Placebo effects have been demonstrated to decrease pain and itch by means
positive suggestions. It is of high clinical relevance to find ways to maximize
placebo effects in order to obtain the best therapeutic results. Oxytocin
administration may potentially enhance the placebo effect but few studies have
been performed in this important area with conflicting evidence for pain and no
studies for itch.

The primary objective is to investigate whether exogenous oxytocin
administration enhances the placebo effect of positive suggestions as measured
by subjective pain intensity and itch ratings in response to validated pain
(Cold Pressor Test) and itch-inducing (histamine iontophoresis) tasks.
Secondary objectives are to investigate the effects of oxytocin administration
combined with specific positive verbal suggestions on:
* Pain unpleasantness ratings during the Cold Pressor Test
* Skin temperature, flare response, and wheal size in response to histamine
iontophoresis.
* Positive and negative affect
* Pain and itch expectations

A randomized placebo-controlled, study design will be used. Participants will
be randomly allocated to one of four groups: 1) oxytocin group with positive
suggestions, 2) oxytocin group without positive suggestions, 3) placebo group
with positive suggestions, 4) placebo group without positive suggestions.
Participants will perform a baseline Cold Pressor Test and their pain
sensitivity, pain sensitivity threshold, pain tolerance threshold, and
unpleasantness ratings will be measured. Subsequently, participants will be
administered oxytocin or placebo spray and participants in two groups (oxytocin
with suggestions group and placebo with suggestions group) will receive
positive verbal suggestions about analgesic and itch-relieving effects of
oxytocin. After a waiting period for the oxytocin to take effect, the second
Cold Pressor Test will be done and the same parameters will be measured. The
session will finish with transdermal histamine iontophoresis. Itch ratings,
wheal size, and skin temperature will be measured.

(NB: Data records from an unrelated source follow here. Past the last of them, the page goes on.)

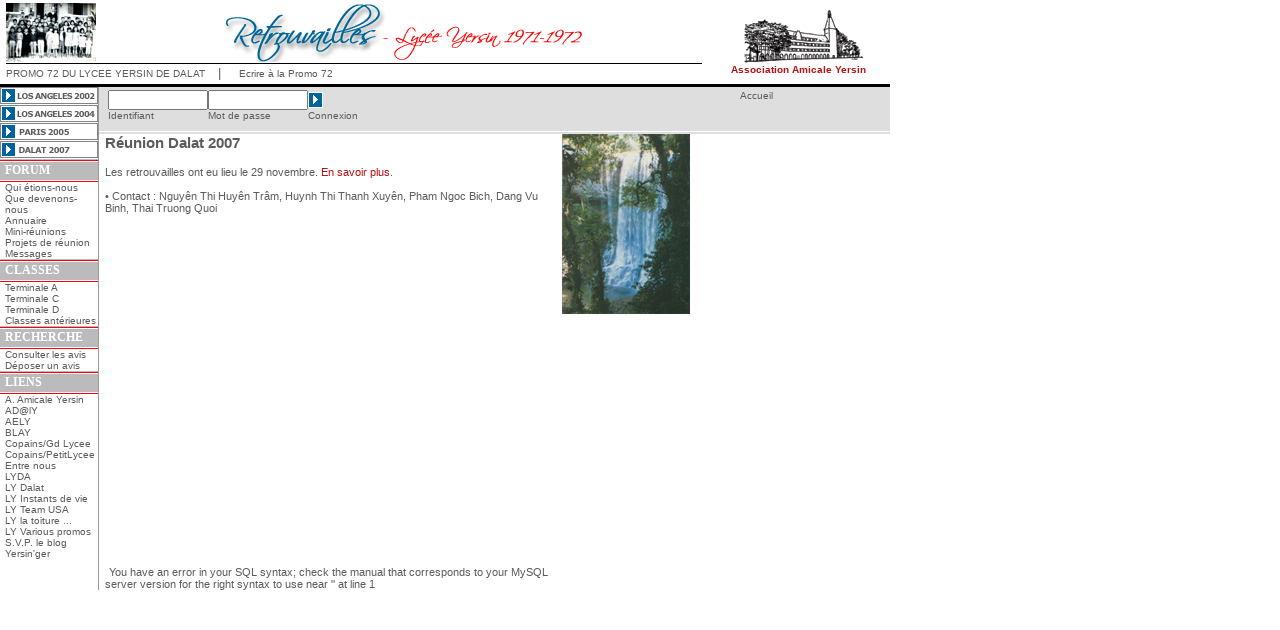

--- FILE ---
content_type: text/css
request_url: http://www.yersin7172.online.fr/style_sheet.css
body_size: 1550
content:
body { background-color: #FFFFFF; }
tr,td {
color: #5C5C5C;
font-family: Verdana, Arial, Helvetica, sans-serif;
font-size: 11px;
}
h3 { font-family: Arial, Helvetica, sans-serif;
font-size : 15px;
font-weight: bold;
}
a:link { color: #5C5C5C; text-decoration: none; }
a:visited { color: #5C5C5C; text-decoration: none; }
a:hover { color: #000000; text-decoration: underline; }
a:active { color: #FF0000; text-decoration: none; }

A.texte1, .texte1, A:hover.texte1 { 
	font-family: Verdana, Arial, Helvetica, sans-serif; 
	font-size: 11px; 
	color: #5C5C5C; 
	text-decoration: none; 
	}

A:link.texte2 { color:#5C5C5C; text-decoration: none; }
A:hover.texte2 { color: #FF0000; 
	text-decoration: none; 
	}

.textetable  {font-size : 10px; }
.textemenu { font-family: Arial, Helvetica, sans-serif;
font-size : 10px; }
.titremenu  {font-family: Times New Roman, Times, serif;
font-size : 12px; font-weight : bold; color: #FFFFFF; 
background-color: #BBBBBB; }
.rouge { color: #B91111; }
.bleu { color: #4E81F1; }
.fondblanc { background-color: #FFFFFF; }
.gristresclair {background-color: #DEDEDE; }
.grisclair {background-color: #CCCCCC; }
.gris { background-color: #BBBBBB; }
.grisfonce{ background-color: #999999; }
.fondnoir { background-color: #000000; }
.fondrouge { background-color: #FF0000; }

.posrelative
{
POSITION: relative;
color: #b0b0b0;
font-size: 10px;
}
#conteneur
{
OVERFLOW: hidden;
WIDTH: 180px;
CLIP: rect(0px 180px 95px 0px);
POSITION: absolute;
LEFT: 708px;
TOP: 162px;
}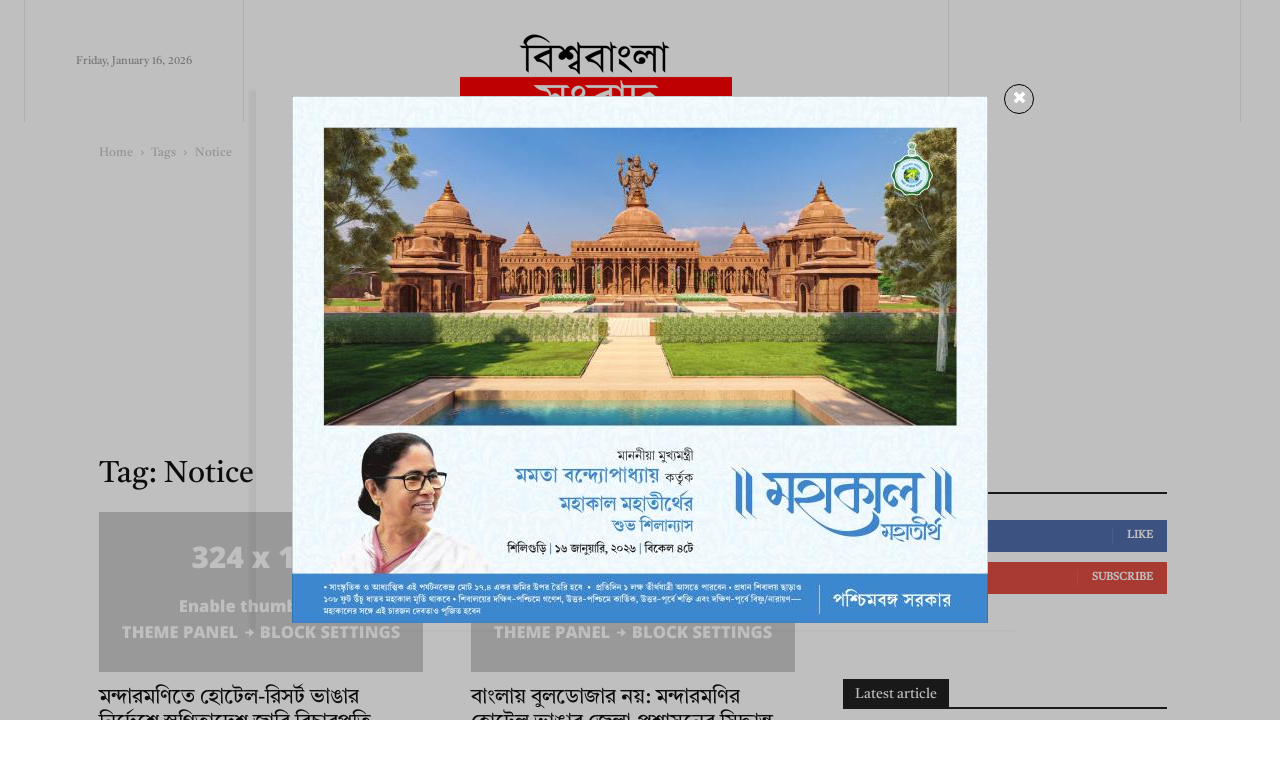

--- FILE ---
content_type: text/html; charset=utf-8
request_url: https://www.google.com/recaptcha/api2/aframe
body_size: 248
content:
<!DOCTYPE HTML><html><head><meta http-equiv="content-type" content="text/html; charset=UTF-8"></head><body><script nonce="Wc2UnQjHkSqi7WX7sjcKCg">/** Anti-fraud and anti-abuse applications only. See google.com/recaptcha */ try{var clients={'sodar':'https://pagead2.googlesyndication.com/pagead/sodar?'};window.addEventListener("message",function(a){try{if(a.source===window.parent){var b=JSON.parse(a.data);var c=clients[b['id']];if(c){var d=document.createElement('img');d.src=c+b['params']+'&rc='+(localStorage.getItem("rc::a")?sessionStorage.getItem("rc::b"):"");window.document.body.appendChild(d);sessionStorage.setItem("rc::e",parseInt(sessionStorage.getItem("rc::e")||0)+1);localStorage.setItem("rc::h",'1768585873638');}}}catch(b){}});window.parent.postMessage("_grecaptcha_ready", "*");}catch(b){}</script></body></html>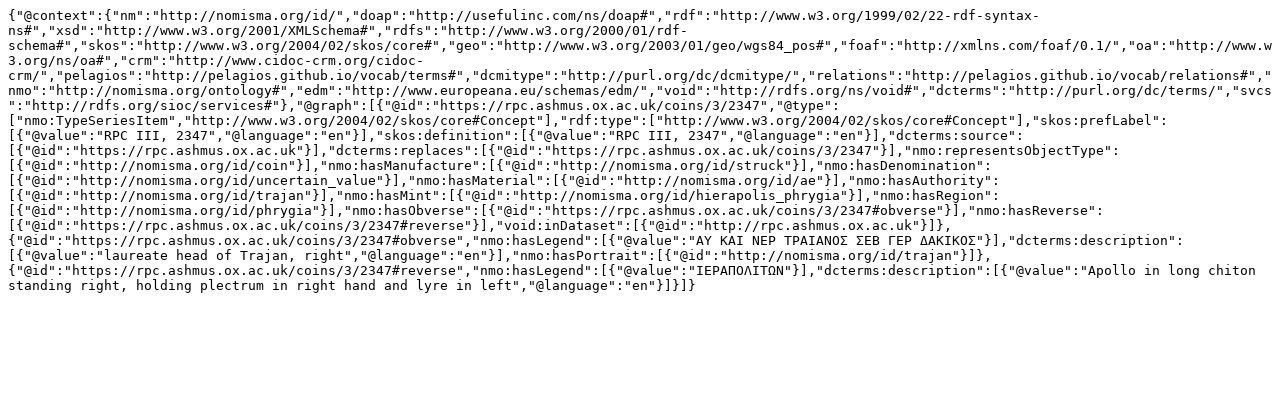

--- FILE ---
content_type: text/plain; charset=UTF-8
request_url: https://rpc.ashmus.ox.ac.uk/id/rpc-3-2347.jsonld
body_size: 553
content:
{"@context":{"nm":"http://nomisma.org/id/","doap":"http://usefulinc.com/ns/doap#","rdf":"http://www.w3.org/1999/02/22-rdf-syntax-ns#","xsd":"http://www.w3.org/2001/XMLSchema#","rdfs":"http://www.w3.org/2000/01/rdf-schema#","skos":"http://www.w3.org/2004/02/skos/core#","geo":"http://www.w3.org/2003/01/geo/wgs84_pos#","foaf":"http://xmlns.com/foaf/0.1/","oa":"http://www.w3.org/ns/oa#","crm":"http://www.cidoc-crm.org/cidoc-crm/","pelagios":"http://pelagios.github.io/vocab/terms#","dcmitype":"http://purl.org/dc/dcmitype/","relations":"http://pelagios.github.io/vocab/relations#","nmo":"http://nomisma.org/ontology#","edm":"http://www.europeana.eu/schemas/edm/","void":"http://rdfs.org/ns/void#","dcterms":"http://purl.org/dc/terms/","svcs":"http://rdfs.org/sioc/services#"},"@graph":[{"@id":"https://rpc.ashmus.ox.ac.uk/coins/3/2347","@type":["nmo:TypeSeriesItem","http://www.w3.org/2004/02/skos/core#Concept"],"rdf:type":["http://www.w3.org/2004/02/skos/core#Concept"],"skos:prefLabel":[{"@value":"RPC III, 2347","@language":"en"}],"skos:definition":[{"@value":"RPC III, 2347","@language":"en"}],"dcterms:source":[{"@id":"https://rpc.ashmus.ox.ac.uk"}],"dcterms:replaces":[{"@id":"https://rpc.ashmus.ox.ac.uk/coins/3/2347"}],"nmo:representsObjectType":[{"@id":"http://nomisma.org/id/coin"}],"nmo:hasManufacture":[{"@id":"http://nomisma.org/id/struck"}],"nmo:hasDenomination":[{"@id":"http://nomisma.org/id/uncertain_value"}],"nmo:hasMaterial":[{"@id":"http://nomisma.org/id/ae"}],"nmo:hasAuthority":[{"@id":"http://nomisma.org/id/trajan"}],"nmo:hasMint":[{"@id":"http://nomisma.org/id/hierapolis_phrygia"}],"nmo:hasRegion":[{"@id":"http://nomisma.org/id/phrygia"}],"nmo:hasObverse":[{"@id":"https://rpc.ashmus.ox.ac.uk/coins/3/2347#obverse"}],"nmo:hasReverse":[{"@id":"https://rpc.ashmus.ox.ac.uk/coins/3/2347#reverse"}],"void:inDataset":[{"@id":"http://rpc.ashmus.ox.ac.uk"}]},{"@id":"https://rpc.ashmus.ox.ac.uk/coins/3/2347#obverse","nmo:hasLegend":[{"@value":"ΑΥ ΚΑΙ ΝΕΡ ΤΡΑΙΑΝΟΣ ΣΕΒ ΓΕΡ ΔΑΚΙΚΟΣ"}],"dcterms:description":[{"@value":"laureate head of Trajan, right","@language":"en"}],"nmo:hasPortrait":[{"@id":"http://nomisma.org/id/trajan"}]},{"@id":"https://rpc.ashmus.ox.ac.uk/coins/3/2347#reverse","nmo:hasLegend":[{"@value":"ΙΕΡΑΠΟΛΙΤΩΝ"}],"dcterms:description":[{"@value":"Apollo in long chiton standing right, holding plectrum in right hand and lyre in left","@language":"en"}]}]}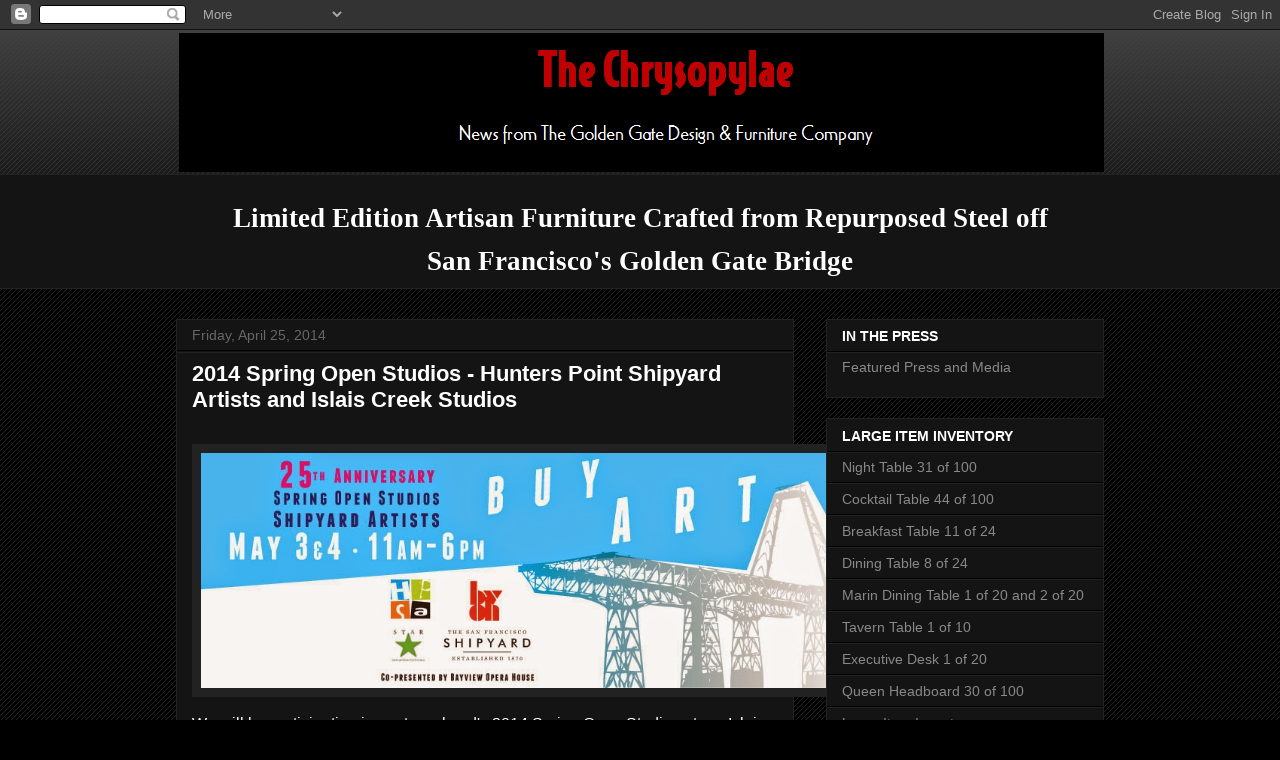

--- FILE ---
content_type: text/html; charset=UTF-8
request_url: https://thechrysopylae.blogspot.com/b/stats?style=BLACK_TRANSPARENT&timeRange=ALL_TIME&token=APq4FmDI1w_M8Vf9Pkiv23j2_NeOOmomb4N0nisUEV3nJJKYw1s3el1qR0C65nRdwf-PkZ2HmpuC8ZAZmymIvCJTWW1HnbUeNA
body_size: -10
content:
{"total":105451,"sparklineOptions":{"backgroundColor":{"fillOpacity":0.1,"fill":"#000000"},"series":[{"areaOpacity":0.3,"color":"#202020"}]},"sparklineData":[[0,13],[1,16],[2,22],[3,14],[4,17],[5,16],[6,19],[7,16],[8,23],[9,20],[10,11],[11,21],[12,19],[13,32],[14,36],[15,43],[16,59],[17,59],[18,88],[19,64],[20,33],[21,41],[22,28],[23,14],[24,19],[25,15],[26,29],[27,57],[28,99],[29,21]],"nextTickMs":1200000}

In the oxytocin with suggestions and oxytocin without suggestions groups,
participants will receive a 24 IU dose of oxytocin via a nasal spray. In the
placebo groups, participants will receive a placebo spray. The placebo effect
will be induced by positive suggestions about analgesic and itch-relieving
properties of the spray.

Participants need to invest a total of 1,5 hours in the study. No adverse side
effects are expected in the current study.
Several studies have been conducted in humans with repeated doses up to 80 IU
of oxytocin without reporting adverse side effects. One time administration of
24 IU of oxytocin is considered to be a safe and effective dose. The Cold
Pressor Test has been used in numerous studies with a maximum immersion time of
5 minutes or more. In the current study participants may withdraw their hand
from the cold water any time they wish with the maximum immersion of 1 minutes.
The symptoms of transdermal histamine iontophoresis (local swelling, itch, and
flare) will disappear within several minutes to a maximum of 2 hours; it has
been used in numerous studies without adverse effects. All other measurements
are considered minimally invasive. Participants will receive a reimbursement of
12,50 euros for participation in this study.